关潜体热,稍动一下就容易出汗,池宴礼那时总是很嫌弃他,关潜故意逗他,每次运动完就用热乎乎的身体去蹭他,池宴礼受不了关潜鼻尖上细密的汗珠,总随身带着纸巾,两指捏着边角把纸甩到关潜脸上。
关潜给自己的目光找了一个落脚点,停在池宴礼左眼中部下的小痣上。看清池宴礼的脸后,关潜的紧张倒消退了大半。
冷静不少后,关潜就开始反思他干嘛那么怕池宴礼,虽然他跟池宴礼的最后一面很不愉快,两人狠狠打了一架,但那事的错本来就在池宴礼。在一块玩了一年,石头也该捂热了,总不能之前的交情全是假的吧。十八岁的池宴礼或许没有正常人类的感情,但十四岁还没完全成熟的少年池宴礼,关潜打赌他交过心。

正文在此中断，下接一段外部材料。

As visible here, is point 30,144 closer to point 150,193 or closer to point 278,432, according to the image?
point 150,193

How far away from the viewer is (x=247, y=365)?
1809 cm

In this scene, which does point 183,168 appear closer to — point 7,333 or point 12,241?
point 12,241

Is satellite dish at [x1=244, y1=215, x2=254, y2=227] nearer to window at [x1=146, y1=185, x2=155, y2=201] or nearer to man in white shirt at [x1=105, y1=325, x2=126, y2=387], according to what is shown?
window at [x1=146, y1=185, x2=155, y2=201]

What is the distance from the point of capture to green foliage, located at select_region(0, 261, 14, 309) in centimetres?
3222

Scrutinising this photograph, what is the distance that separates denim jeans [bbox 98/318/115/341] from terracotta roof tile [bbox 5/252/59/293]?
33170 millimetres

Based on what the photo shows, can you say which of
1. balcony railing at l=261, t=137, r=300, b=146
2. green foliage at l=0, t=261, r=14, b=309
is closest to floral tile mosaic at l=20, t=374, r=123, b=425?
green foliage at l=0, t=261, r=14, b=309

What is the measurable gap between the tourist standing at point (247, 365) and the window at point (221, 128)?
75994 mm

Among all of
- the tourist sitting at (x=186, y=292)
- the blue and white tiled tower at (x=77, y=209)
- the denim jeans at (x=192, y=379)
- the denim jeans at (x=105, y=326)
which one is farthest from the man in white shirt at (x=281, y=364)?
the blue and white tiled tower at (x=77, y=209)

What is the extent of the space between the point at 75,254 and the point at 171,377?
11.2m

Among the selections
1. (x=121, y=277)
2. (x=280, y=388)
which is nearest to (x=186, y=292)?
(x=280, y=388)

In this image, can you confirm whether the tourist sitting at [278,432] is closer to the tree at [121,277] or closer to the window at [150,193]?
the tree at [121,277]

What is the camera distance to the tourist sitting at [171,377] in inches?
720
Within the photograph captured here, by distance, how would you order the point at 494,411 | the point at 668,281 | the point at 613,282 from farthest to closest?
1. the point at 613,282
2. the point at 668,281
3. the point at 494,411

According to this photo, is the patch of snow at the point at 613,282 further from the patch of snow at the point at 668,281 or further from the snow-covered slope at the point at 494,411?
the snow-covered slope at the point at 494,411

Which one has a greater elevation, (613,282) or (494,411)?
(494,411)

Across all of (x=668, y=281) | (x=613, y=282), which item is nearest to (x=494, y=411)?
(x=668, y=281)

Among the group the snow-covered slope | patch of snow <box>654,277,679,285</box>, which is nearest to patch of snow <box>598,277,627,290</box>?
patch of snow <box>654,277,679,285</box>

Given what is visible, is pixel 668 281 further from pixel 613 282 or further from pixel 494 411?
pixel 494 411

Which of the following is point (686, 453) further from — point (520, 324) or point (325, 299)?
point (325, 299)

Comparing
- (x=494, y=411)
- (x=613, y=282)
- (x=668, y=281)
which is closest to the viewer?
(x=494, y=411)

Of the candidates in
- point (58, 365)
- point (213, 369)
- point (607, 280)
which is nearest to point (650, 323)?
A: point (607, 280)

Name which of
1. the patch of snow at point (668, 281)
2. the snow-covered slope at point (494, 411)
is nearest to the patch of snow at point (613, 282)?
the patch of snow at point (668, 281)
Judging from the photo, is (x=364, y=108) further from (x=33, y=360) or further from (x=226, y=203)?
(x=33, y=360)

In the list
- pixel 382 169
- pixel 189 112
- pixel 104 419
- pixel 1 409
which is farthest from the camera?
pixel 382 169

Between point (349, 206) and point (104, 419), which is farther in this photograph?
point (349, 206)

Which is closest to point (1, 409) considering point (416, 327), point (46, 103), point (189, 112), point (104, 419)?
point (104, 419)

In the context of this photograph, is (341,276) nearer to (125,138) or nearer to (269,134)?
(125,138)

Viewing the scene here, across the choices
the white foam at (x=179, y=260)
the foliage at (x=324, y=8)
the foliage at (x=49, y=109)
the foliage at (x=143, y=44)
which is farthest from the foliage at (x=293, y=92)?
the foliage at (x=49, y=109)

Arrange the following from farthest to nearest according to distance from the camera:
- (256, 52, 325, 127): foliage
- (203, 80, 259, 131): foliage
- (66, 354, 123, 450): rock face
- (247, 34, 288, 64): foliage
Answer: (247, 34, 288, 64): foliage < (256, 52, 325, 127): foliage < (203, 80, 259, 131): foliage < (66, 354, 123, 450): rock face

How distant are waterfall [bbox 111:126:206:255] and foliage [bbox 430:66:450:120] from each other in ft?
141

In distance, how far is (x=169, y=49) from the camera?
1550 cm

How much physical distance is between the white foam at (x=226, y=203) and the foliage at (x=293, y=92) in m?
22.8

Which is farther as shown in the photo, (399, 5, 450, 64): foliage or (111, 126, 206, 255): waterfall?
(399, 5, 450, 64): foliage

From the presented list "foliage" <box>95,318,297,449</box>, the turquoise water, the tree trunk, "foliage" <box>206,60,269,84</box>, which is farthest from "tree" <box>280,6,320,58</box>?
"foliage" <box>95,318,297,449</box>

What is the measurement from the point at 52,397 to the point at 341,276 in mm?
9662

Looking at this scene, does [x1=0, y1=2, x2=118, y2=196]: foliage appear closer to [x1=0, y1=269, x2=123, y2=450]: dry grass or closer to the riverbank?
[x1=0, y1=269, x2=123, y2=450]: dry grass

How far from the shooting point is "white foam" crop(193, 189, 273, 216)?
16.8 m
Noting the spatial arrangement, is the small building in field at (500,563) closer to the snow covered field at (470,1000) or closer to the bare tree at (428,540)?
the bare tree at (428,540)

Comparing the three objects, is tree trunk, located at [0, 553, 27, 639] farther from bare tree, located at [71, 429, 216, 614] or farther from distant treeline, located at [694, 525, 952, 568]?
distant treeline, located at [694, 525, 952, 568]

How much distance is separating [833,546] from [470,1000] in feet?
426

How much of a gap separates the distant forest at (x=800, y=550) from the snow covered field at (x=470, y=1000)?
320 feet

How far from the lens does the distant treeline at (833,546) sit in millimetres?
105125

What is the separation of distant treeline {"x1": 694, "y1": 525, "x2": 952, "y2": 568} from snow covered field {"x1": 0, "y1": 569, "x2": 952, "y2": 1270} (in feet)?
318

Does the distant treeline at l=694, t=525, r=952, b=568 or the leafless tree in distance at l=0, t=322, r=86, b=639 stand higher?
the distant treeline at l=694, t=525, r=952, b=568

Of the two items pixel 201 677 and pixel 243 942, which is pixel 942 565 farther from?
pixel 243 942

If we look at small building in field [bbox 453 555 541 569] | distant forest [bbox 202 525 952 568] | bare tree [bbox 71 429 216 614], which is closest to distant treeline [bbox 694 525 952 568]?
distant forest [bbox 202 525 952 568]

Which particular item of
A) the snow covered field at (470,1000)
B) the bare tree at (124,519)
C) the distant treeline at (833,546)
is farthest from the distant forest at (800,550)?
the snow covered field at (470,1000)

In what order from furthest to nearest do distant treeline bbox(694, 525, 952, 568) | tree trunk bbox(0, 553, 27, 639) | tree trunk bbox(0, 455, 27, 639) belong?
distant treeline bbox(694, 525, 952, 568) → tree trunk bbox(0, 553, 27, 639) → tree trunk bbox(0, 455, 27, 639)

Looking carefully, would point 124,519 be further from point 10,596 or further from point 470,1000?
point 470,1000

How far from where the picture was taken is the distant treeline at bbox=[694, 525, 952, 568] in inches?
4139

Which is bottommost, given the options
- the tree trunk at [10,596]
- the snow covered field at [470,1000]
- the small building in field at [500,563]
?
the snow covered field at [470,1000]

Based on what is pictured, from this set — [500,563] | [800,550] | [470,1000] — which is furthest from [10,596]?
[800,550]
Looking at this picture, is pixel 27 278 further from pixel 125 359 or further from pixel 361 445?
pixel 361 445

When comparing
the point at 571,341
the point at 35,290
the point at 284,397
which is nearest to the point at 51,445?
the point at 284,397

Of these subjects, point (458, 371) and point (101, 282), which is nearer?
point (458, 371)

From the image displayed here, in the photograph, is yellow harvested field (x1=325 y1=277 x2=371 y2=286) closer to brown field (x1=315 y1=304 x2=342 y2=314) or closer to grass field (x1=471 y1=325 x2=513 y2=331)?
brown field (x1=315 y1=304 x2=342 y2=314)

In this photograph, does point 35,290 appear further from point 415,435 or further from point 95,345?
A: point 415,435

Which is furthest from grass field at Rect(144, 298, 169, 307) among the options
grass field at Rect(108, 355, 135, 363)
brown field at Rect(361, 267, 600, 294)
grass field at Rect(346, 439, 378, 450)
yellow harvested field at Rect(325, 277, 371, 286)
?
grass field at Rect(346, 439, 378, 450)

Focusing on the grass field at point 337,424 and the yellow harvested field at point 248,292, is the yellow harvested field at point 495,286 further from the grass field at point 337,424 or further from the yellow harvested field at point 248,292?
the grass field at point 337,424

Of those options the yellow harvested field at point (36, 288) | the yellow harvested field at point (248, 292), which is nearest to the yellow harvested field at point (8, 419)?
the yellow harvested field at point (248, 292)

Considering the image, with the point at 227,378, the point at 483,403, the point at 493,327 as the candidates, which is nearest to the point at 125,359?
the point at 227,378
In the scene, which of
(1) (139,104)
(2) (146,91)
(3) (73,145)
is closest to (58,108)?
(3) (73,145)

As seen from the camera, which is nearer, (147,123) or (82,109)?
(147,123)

夏矜时看见池宴礼熟练的动作,眼皮跳了跳,表情差点没管理住,他看看池宴礼,再看看关潜,不知道两人是怎么有交集的,更想不到池宴礼会做出给人擦汗这样的事。
而关潜也完全没有受宠若惊之类的情绪,他似乎很熟悉池宴礼的举动,池宴礼给他擦汗时身体还不如池宴礼拍他时表现得紧张。